■ Task objective
Output the entries as they appear, skipping images.

■ Given records

*** Begin section ***

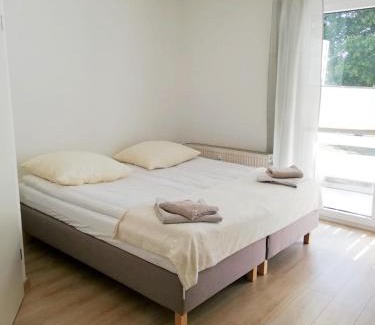 Lebenstedt House | Ferienwohnung Mammut 1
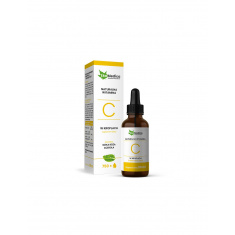 Натурален витамин C 80 mg капки, 50 ml EkaMedica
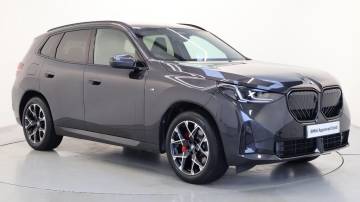 2025 BMW X3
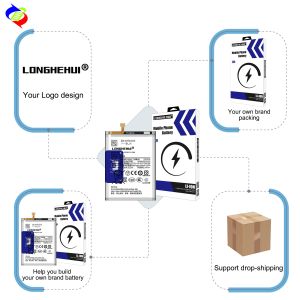 Battery for Samsung Galaxy Ace S7250D S5670 S5830 S5660 I569 EB494358VU
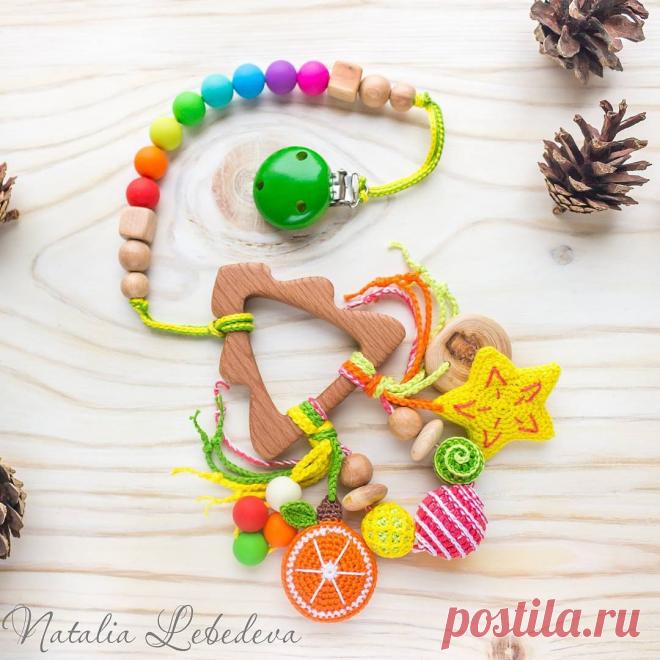 ВЯЗАНЫЕ ИГРУШКИ,ГРЫЗУНКИ,СЛИНГОБУСЫ...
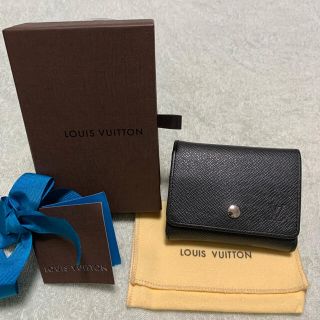 ルイヴィトン(LOUIS VUITTON)のナパームストレッチ様専用　ルイヴィトン　タイガ　ポルトモネセルゲイ　コインケース(コインケース/小銭入れ)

*** End section ***

■ Solution below
 Lebenstedt House | Ferienwohnung Mammut 1
 Натурален витамин C 80 mg капки, 50 ml EkaMedica
 2025 BMW X3
 Battery for Samsung Galaxy Ace S7250D S5670 S5830 S5660 I569 EB494358VU
 ВЯЗАНЫЕ ИГРУШКИ,ГРЫЗУНКИ,СЛИНГОБУСЫ...
 ルイヴィトン(LOUIS VUITTON)のナパームストレッチ様専用　ルイヴィトン　タイガ　ポルトモネセルゲイ　コインケース(コインケース/小銭入れ)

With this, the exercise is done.